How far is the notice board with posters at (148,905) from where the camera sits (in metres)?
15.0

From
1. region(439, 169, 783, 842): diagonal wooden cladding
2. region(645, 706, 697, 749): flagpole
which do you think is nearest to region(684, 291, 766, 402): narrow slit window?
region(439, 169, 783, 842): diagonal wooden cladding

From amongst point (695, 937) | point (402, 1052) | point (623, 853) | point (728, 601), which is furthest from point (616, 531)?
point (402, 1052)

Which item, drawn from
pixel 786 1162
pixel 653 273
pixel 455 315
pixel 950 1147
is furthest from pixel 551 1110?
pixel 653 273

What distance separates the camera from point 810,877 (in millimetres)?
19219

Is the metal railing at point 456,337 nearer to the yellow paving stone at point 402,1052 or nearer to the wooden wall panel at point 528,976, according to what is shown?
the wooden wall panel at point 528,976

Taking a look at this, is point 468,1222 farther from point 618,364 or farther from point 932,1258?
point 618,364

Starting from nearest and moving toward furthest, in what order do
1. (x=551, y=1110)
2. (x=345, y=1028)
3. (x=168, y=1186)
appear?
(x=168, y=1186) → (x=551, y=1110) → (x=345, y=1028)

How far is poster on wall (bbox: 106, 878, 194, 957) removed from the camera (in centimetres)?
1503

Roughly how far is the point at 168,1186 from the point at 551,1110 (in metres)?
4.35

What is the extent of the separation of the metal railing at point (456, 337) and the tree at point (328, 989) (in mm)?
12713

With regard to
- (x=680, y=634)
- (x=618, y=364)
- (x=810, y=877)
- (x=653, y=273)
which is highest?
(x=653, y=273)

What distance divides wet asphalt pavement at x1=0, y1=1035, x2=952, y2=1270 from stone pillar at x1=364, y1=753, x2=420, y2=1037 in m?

::::::

» **WRITTEN INSTRUCTION**: Could you copy every one of the lines above word for word, with nothing changed or left out?

» **CORRECT ANSWER**:
How far is the notice board with posters at (148,905) from where the camera sits (in metres)?
15.0

From
1. region(439, 169, 783, 842): diagonal wooden cladding
2. region(645, 706, 697, 749): flagpole
which do you think is nearest to region(684, 291, 766, 402): narrow slit window?
region(439, 169, 783, 842): diagonal wooden cladding

From amongst point (695, 937) | point (402, 1052) | point (623, 853) | point (728, 601), which is furthest from point (616, 531)?
point (402, 1052)

Which item, drawn from
pixel 786 1162
pixel 653 273
pixel 455 315
pixel 950 1147
is furthest from pixel 551 1110?
pixel 653 273

What distance separates the camera from point 810,877 (in millimetres)?
19219

Is the metal railing at point 456,337 nearer to the yellow paving stone at point 402,1052 or nearer to the wooden wall panel at point 528,976, according to what is shown?
the wooden wall panel at point 528,976

Taking a look at this, is point 468,1222 farther from point 618,364 or farther from point 932,1258?
point 618,364

Starting from nearest and moving toward furthest, in what order do
1. (x=551, y=1110)
2. (x=345, y=1028)
3. (x=168, y=1186)
appear?
(x=168, y=1186) → (x=551, y=1110) → (x=345, y=1028)

How far is poster on wall (bbox: 106, 878, 194, 957) removed from the camera (in centimetres)?
1503

Roughly how far is the point at 168,1186 from the point at 551,1110 (in metres)?
4.35

What is the extent of the separation of the metal railing at point (456, 337) and the tree at point (328, 989) (in mm)?
12713

With regard to
- (x=680, y=634)
- (x=618, y=364)
- (x=810, y=877)
- (x=653, y=273)
which is highest?
(x=653, y=273)

What distance divides wet asphalt pavement at x1=0, y1=1035, x2=952, y2=1270 from stone pillar at x1=364, y1=753, x2=420, y2=1037 in m?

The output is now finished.